(Instruction):
Copy the records from the line with "Of the choices presented as" up to and including the last line, substituting "paved road" for "asphalt road" and changing nothing else.

(Rows):

::::::

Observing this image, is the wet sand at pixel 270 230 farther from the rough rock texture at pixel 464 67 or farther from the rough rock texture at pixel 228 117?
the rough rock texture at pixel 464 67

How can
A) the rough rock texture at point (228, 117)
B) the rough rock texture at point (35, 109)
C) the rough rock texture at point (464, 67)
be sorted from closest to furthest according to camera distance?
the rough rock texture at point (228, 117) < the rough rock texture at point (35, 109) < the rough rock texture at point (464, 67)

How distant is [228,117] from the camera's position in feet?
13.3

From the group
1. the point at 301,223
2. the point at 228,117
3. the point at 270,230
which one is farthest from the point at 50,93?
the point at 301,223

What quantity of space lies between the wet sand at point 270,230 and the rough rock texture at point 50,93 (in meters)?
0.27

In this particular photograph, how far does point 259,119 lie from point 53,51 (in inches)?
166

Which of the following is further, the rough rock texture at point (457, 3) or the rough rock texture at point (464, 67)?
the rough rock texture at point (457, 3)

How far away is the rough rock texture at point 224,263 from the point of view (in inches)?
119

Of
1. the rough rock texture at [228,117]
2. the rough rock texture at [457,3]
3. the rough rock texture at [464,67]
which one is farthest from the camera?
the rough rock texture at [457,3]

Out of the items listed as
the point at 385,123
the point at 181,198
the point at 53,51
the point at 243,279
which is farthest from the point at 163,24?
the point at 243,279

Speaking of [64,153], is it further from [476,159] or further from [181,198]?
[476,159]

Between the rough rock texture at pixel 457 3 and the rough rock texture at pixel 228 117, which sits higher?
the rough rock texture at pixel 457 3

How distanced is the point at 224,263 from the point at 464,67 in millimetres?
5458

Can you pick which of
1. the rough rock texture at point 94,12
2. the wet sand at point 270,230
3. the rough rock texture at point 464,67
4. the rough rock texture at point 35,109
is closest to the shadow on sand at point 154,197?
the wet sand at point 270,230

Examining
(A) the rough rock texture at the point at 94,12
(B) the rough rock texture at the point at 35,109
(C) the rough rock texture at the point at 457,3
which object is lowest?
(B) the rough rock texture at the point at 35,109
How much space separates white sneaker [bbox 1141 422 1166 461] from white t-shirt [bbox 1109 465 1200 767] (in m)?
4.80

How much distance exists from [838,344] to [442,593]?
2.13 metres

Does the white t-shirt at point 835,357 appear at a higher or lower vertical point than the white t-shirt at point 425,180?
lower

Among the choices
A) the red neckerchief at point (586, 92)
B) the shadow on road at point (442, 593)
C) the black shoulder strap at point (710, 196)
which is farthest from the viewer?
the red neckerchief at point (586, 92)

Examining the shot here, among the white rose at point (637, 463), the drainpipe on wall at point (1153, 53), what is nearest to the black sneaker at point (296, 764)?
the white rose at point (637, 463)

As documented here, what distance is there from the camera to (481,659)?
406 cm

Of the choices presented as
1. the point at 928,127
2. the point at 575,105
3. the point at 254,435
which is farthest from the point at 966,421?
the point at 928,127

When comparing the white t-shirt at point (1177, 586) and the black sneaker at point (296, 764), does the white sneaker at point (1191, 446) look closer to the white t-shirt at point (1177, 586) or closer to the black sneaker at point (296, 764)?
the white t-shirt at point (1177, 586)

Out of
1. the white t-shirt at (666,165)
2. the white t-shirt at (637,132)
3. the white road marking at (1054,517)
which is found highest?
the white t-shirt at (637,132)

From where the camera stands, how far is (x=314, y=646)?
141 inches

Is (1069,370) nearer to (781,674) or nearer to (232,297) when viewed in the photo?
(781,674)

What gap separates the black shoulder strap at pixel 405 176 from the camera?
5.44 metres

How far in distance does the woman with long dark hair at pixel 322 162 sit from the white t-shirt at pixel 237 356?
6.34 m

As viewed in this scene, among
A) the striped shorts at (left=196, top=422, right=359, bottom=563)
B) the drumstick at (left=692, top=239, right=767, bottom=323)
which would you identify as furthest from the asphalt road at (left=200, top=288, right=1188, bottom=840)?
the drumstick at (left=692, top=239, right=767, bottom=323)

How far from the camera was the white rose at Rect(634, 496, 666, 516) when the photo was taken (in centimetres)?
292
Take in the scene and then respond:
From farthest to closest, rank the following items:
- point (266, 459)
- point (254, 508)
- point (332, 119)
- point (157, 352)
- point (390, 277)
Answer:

::::::

(Exercise result):
Of the choices presented as
1. the point at 928,127
2. the point at 575,105
3. the point at 254,435
which is farthest from the point at 966,421?
the point at 928,127

When comparing the white t-shirt at point (1177, 586) and the black sneaker at point (296, 764), does the white sneaker at point (1191, 446) look closer to the white t-shirt at point (1177, 586) or closer to the black sneaker at point (296, 764)?
the white t-shirt at point (1177, 586)

Out of
1. the white t-shirt at (666,165)
2. the white t-shirt at (637,132)
3. the white road marking at (1054,517)
which is found highest?
the white t-shirt at (637,132)

From where the camera stands, how far is (x=314, y=646)?
141 inches

Is (1069,370) nearer to (781,674) or nearer to (232,297) when viewed in the photo?
(781,674)

What gap separates the black shoulder strap at pixel 405 176 from the camera?
5.44 metres

How far in distance does the woman with long dark hair at pixel 322 162 sit from the white t-shirt at pixel 237 356?
6.34 m

As viewed in this scene, among
A) the striped shorts at (left=196, top=422, right=359, bottom=563)
B) the drumstick at (left=692, top=239, right=767, bottom=323)
which would you identify as furthest from the paved road at (left=200, top=288, right=1188, bottom=840)?
the drumstick at (left=692, top=239, right=767, bottom=323)

How far from the camera was the white rose at Rect(634, 496, 666, 516) when the photo was taken (in centimetres)?
292
Take in the scene and then respond:
From farthest to closest, rank the following items:
- point (266, 459)
- point (254, 508)
- point (332, 119)
- point (157, 352)
- point (390, 277)
Answer:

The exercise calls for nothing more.